積極的に運動をしている人の認知症リスクが低いことを報告した研究は複数あったが、それらは逆の因果関係を見ていた可能性が指摘された。仏INSERMのSeverine Sabia氏らは、35~55歳の人々を平均27年追跡して、中年期の運動量とその後の認知機能の低下や認知症発症リスクに有意な関係は見られなかったと報告した。しかし認知症患者は、最長で診断の9年前から運動量の減少が起こっていた。結果は、BMJ誌電子版に2017年6月22日に掲載された。

 現在のところ認知症の治癒は叶わないため、予防や進行を遅らせるための介入の標的になる危険因子の探索が、精力的に行われている。
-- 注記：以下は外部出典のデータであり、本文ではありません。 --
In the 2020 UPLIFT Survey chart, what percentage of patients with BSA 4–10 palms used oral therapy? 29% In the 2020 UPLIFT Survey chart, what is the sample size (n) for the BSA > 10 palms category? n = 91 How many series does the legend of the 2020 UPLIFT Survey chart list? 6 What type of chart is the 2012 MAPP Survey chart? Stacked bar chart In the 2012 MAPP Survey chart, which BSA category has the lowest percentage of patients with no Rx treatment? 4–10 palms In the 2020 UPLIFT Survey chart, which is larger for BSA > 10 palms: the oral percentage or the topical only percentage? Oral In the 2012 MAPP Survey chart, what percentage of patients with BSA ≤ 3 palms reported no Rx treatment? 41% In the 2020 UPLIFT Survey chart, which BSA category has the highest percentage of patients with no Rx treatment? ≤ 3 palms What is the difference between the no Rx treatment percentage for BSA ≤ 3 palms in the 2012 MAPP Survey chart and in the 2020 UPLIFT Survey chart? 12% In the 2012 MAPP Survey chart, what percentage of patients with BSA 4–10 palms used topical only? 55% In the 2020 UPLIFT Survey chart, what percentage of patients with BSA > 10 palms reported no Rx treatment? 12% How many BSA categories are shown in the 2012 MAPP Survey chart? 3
観察研究を対象としたメタアナリシスでは、望ましい量の運動が認知機能の低下と認知症発症のリスクを低減することが示唆されている。しかし、運動量を増やす介入研究では、長期的な認知症予防効果は見られなかったものが多い。

 そこで著者らは、認知症患者は症状発現前から運動量が減少する特徴がある、という仮説を設定し、それらについて検証するために、ロンドンにオフィスがある英国公務員が参加して現在も継続中のコホート研究「Whitehall II」から、約30年にわたるデータを調べることとした。それらを利用して、運動量とその後の認知機能の変化や認知症発症率の関係を調べ、次に認知症と診断された患者の診断前28年間の運動量を、認知症を発症しなかった人と比較することにした。

 Whitehall IIは1985~88年に35~55歳だった参加者を募集し、応募した1万308人(男性6895人、女性3413人)の健康状態を追跡している。参加者は5年ごとに受診して診察を受け、直近の評価は2012~13年に実施していた。

 参加者の運動量の評価は質問票を用いて行い、28年超の間に7回実施した。家事や草むしりといった軽度の作業から、ランニングやスカッシュなどのスポーツまで様々な強度の運動を、どのくらいの頻度でどのくらいの時間実施したかを回答してもらい、運動量を推定した。MET(Metabolic Equivalent)換算で3未満は軽強度の運動とし、3以上は中~高強度として、それらの合計を総運動量とした。中~高強度運動を週に2.5時間以上行っていた場合に「望ましい運動量」と判断した。

 認知機能の評価は1997年(参加者の年齢は45~69歳)から2013年(60~84歳)までの間に最大4回行った。記憶力は20個の単語を2秒間隔で提示された後、2分間でできるだけ多くの単語を思い出す方法で評価した。実行能力はAlice Heim4-I テストにより評価した。音素流暢性は「sから始まる単語を書く」といった方法で、意味流暢性は「できるだけ多くの動物の名前を書く」といった方法で評価した。それらの生スコアを平均値0、標準偏差1の分布にzスコア化して、さらにそれらの合計を再標準化して認知機能の全般スコアとした。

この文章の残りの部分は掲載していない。